**TASK**
Exactly the lines below, starting with the one containing "New Zealand, site RKU_CCAMD018." and going on through the one containing "moving: 69%", must be reproduced, both ends included, and no pictures with them.

--- EXERCISE DATA Enclosed Below ---

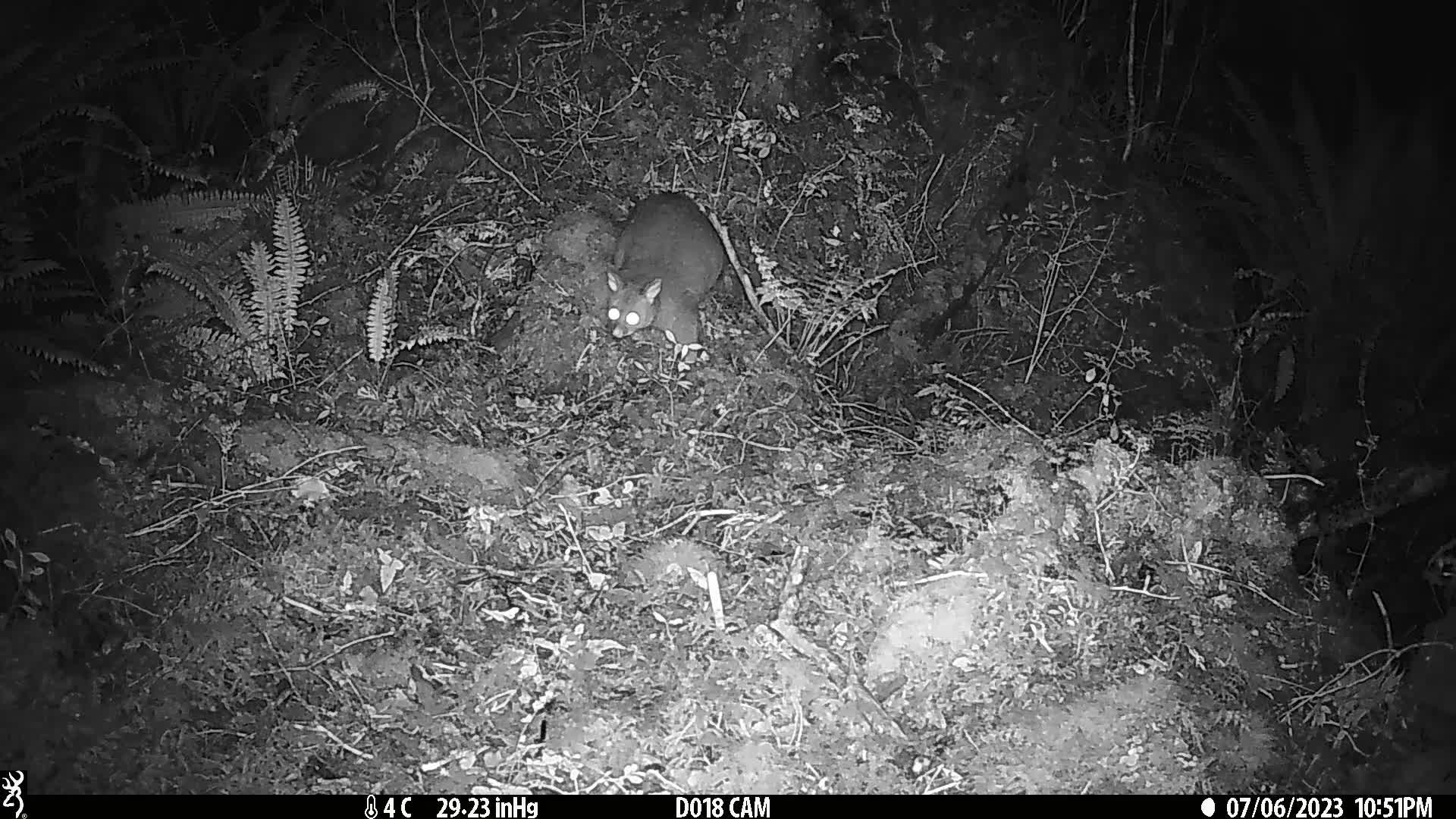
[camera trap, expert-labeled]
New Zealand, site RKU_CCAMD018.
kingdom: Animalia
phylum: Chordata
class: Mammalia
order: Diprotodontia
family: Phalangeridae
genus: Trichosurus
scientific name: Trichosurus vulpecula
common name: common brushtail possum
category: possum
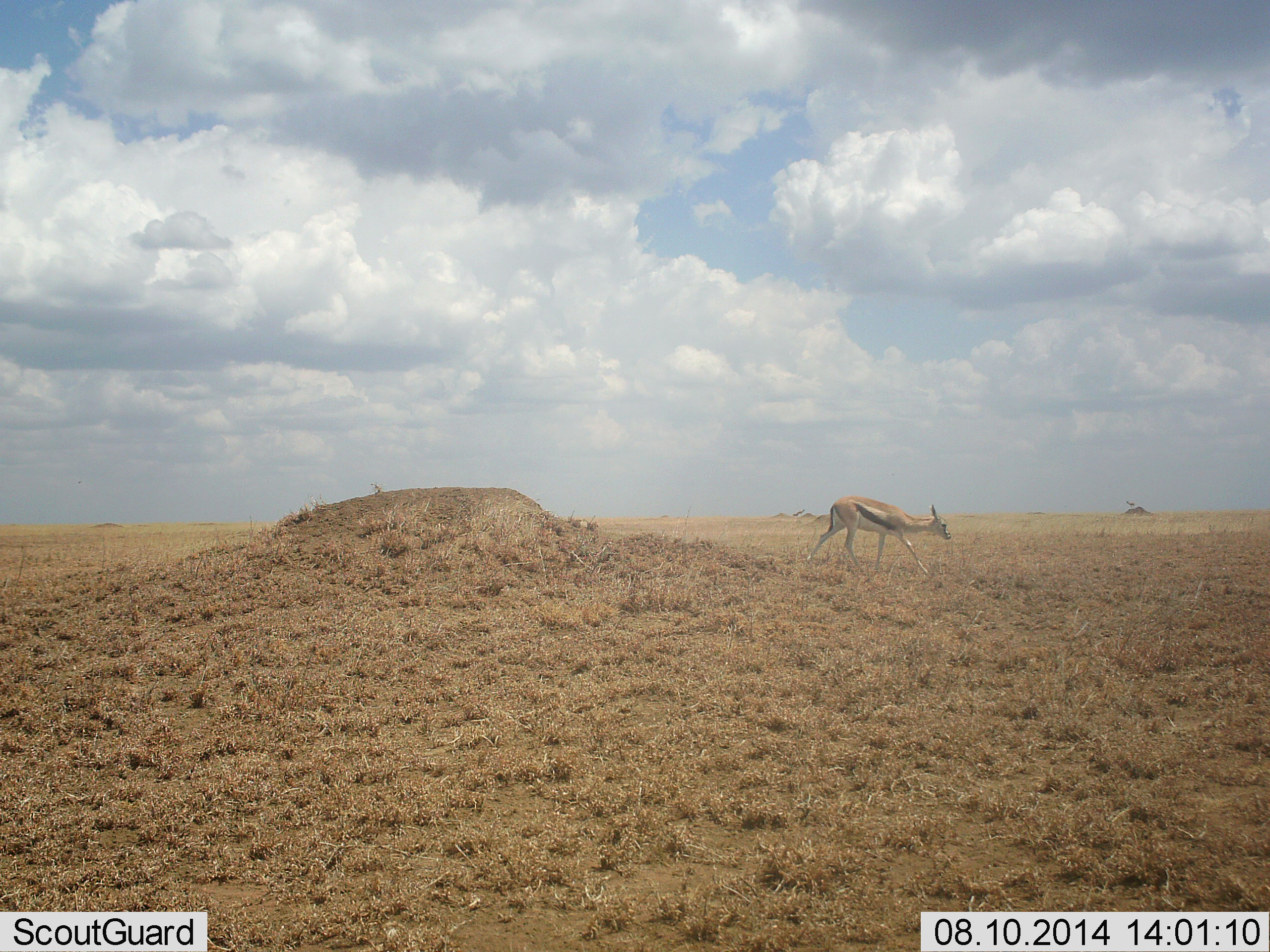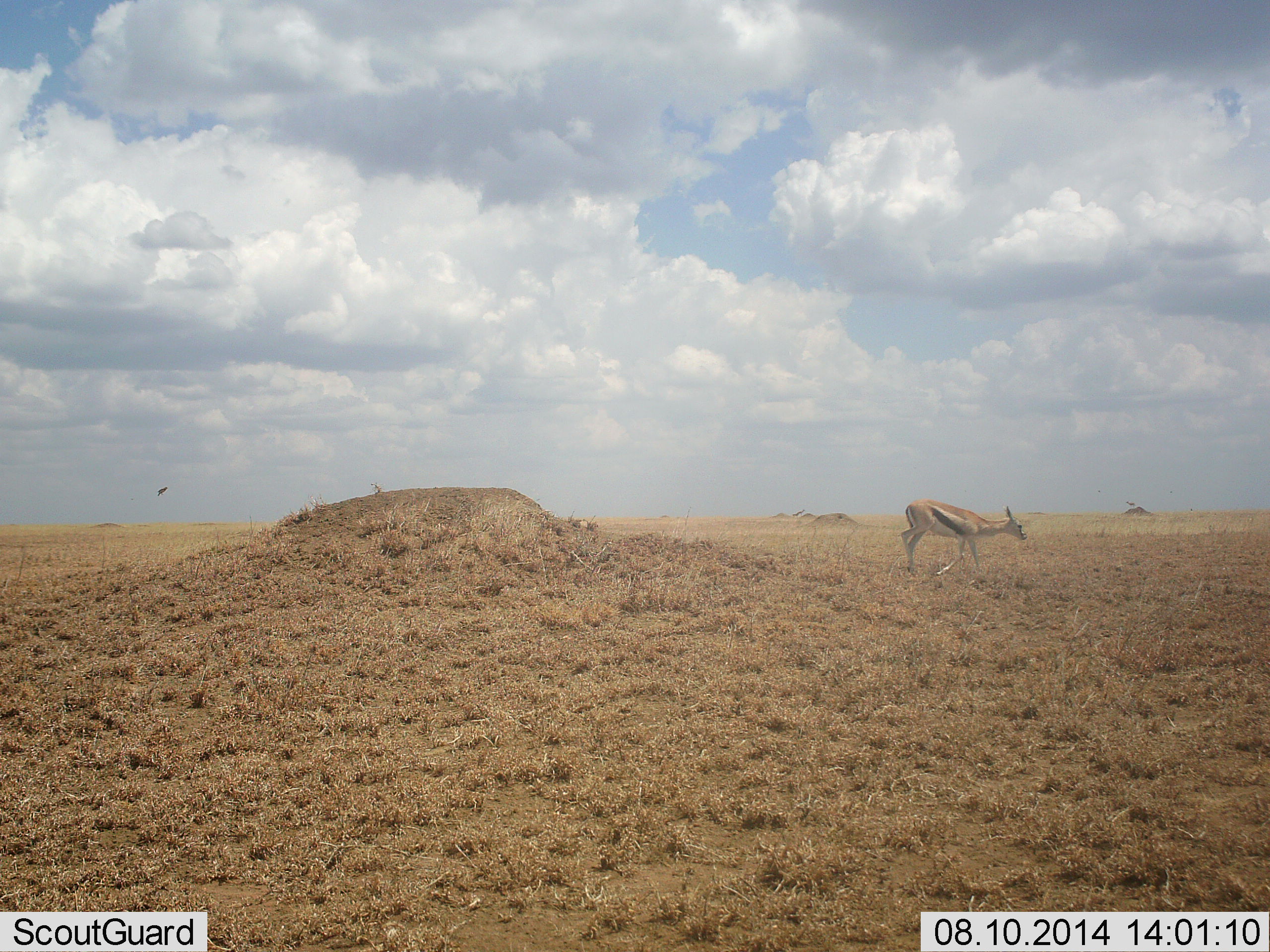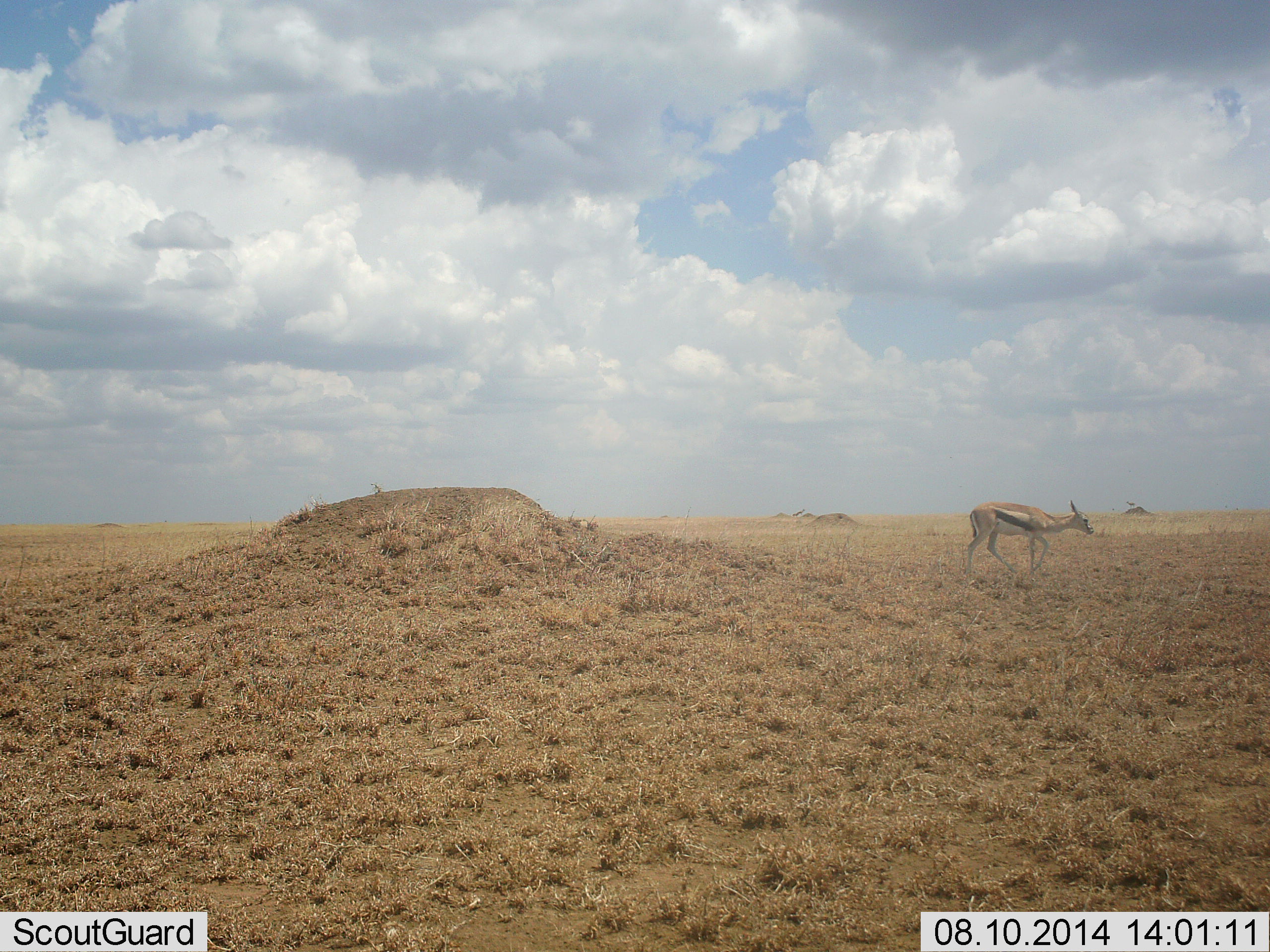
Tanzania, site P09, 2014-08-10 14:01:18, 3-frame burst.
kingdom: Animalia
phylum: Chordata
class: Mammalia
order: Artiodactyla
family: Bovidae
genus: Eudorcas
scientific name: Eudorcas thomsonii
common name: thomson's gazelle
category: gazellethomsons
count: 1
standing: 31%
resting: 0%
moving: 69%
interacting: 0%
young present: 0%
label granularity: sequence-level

--- End of Enclosed EXERCISE DATA ---
--- EXERCISE DATA Enclosed Below ---

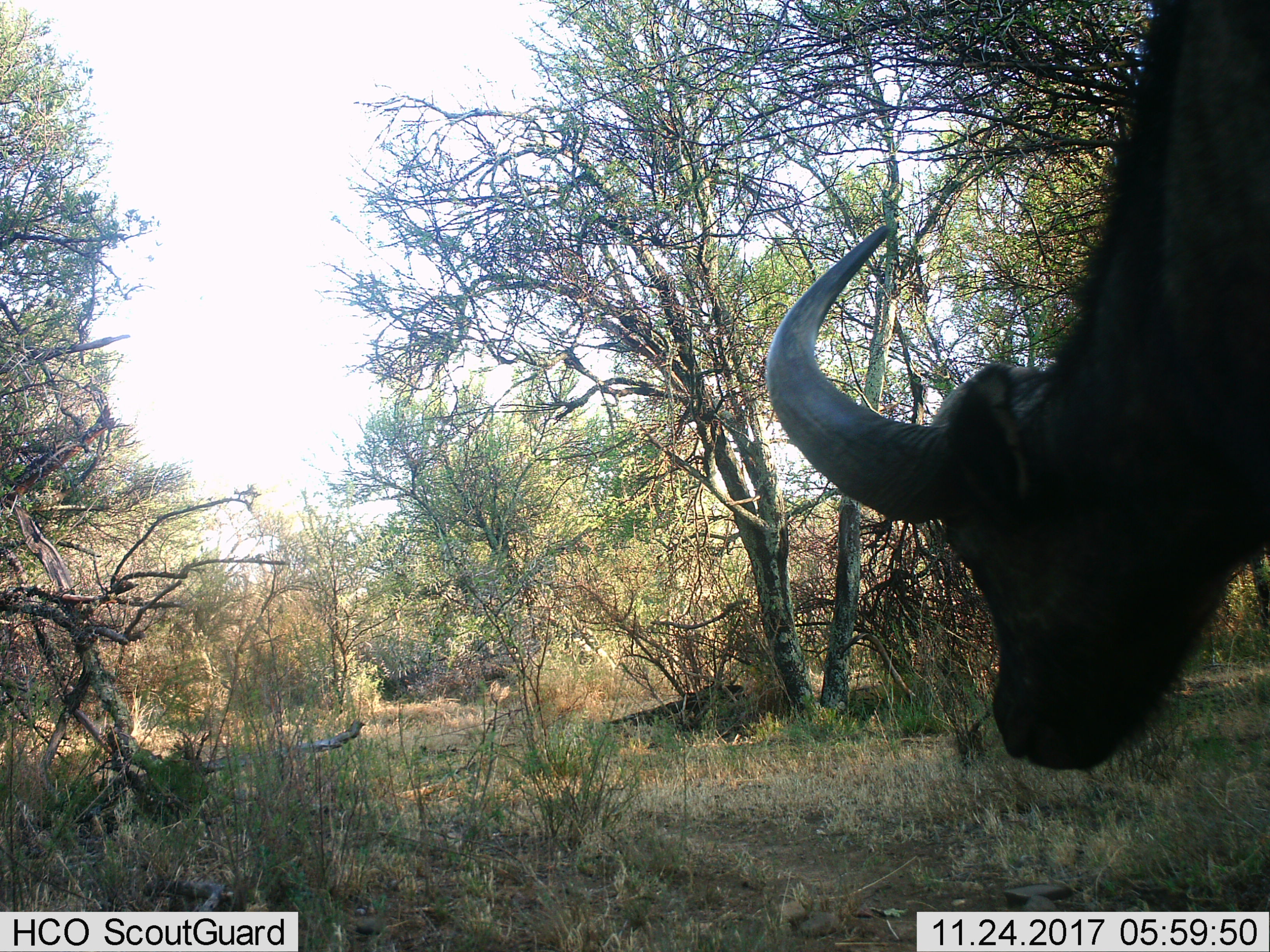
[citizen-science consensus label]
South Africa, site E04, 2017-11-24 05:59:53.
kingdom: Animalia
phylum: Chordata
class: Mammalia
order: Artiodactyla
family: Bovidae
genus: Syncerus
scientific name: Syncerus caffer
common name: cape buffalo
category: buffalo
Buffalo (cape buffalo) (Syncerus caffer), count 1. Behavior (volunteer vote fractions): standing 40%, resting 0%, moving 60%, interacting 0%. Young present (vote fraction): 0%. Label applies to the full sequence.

--- End of Enclosed EXERCISE DATA ---
--- EXERCISE DATA Enclosed Below ---

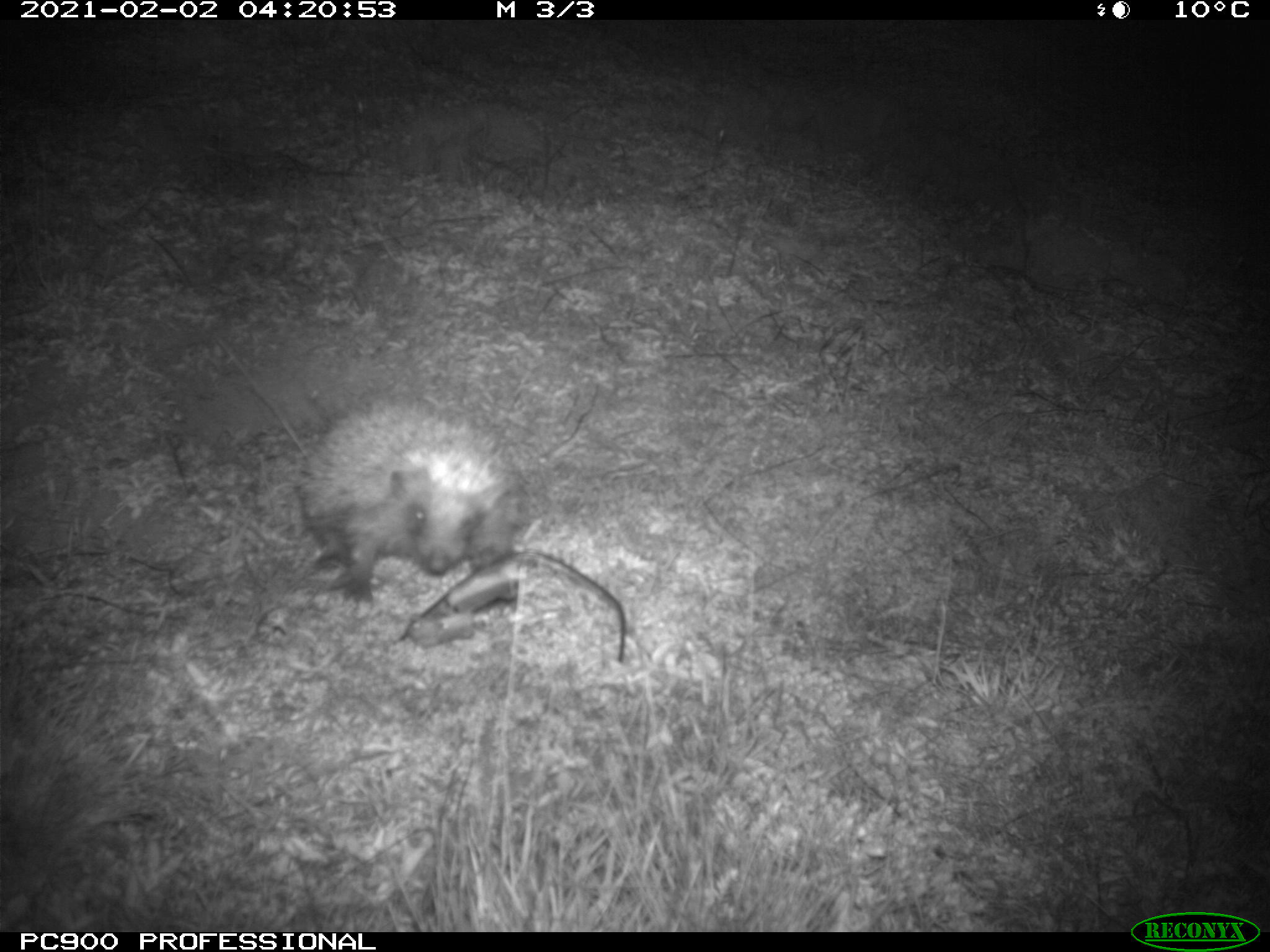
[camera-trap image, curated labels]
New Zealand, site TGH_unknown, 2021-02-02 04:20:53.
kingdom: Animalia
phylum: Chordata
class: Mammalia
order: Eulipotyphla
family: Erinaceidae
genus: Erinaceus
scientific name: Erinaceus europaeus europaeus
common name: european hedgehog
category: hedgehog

--- End of Enclosed EXERCISE DATA ---

**EXERCISE RESPONSE**
New Zealand, site RKU_CCAMD018.
kingdom: Animalia
phylum: Chordata
class: Mammalia
order: Diprotodontia
family: Phalangeridae
genus: Trichosurus
scientific name: Trichosurus vulpecula
common name: common brushtail possum
category: possum
Tanzania, site P09, 2014-08-10 14:01:18, 3-frame burst.
kingdom: Animalia
phylum: Chordata
class: Mammalia
order: Artiodactyla
family: Bovidae
genus: Eudorcas
scientific name: Eudorcas thomsonii
common name: thomson's gazelle
category: gazellethomsons
count: 1
standing: 31%
resting: 0%
moving: 69%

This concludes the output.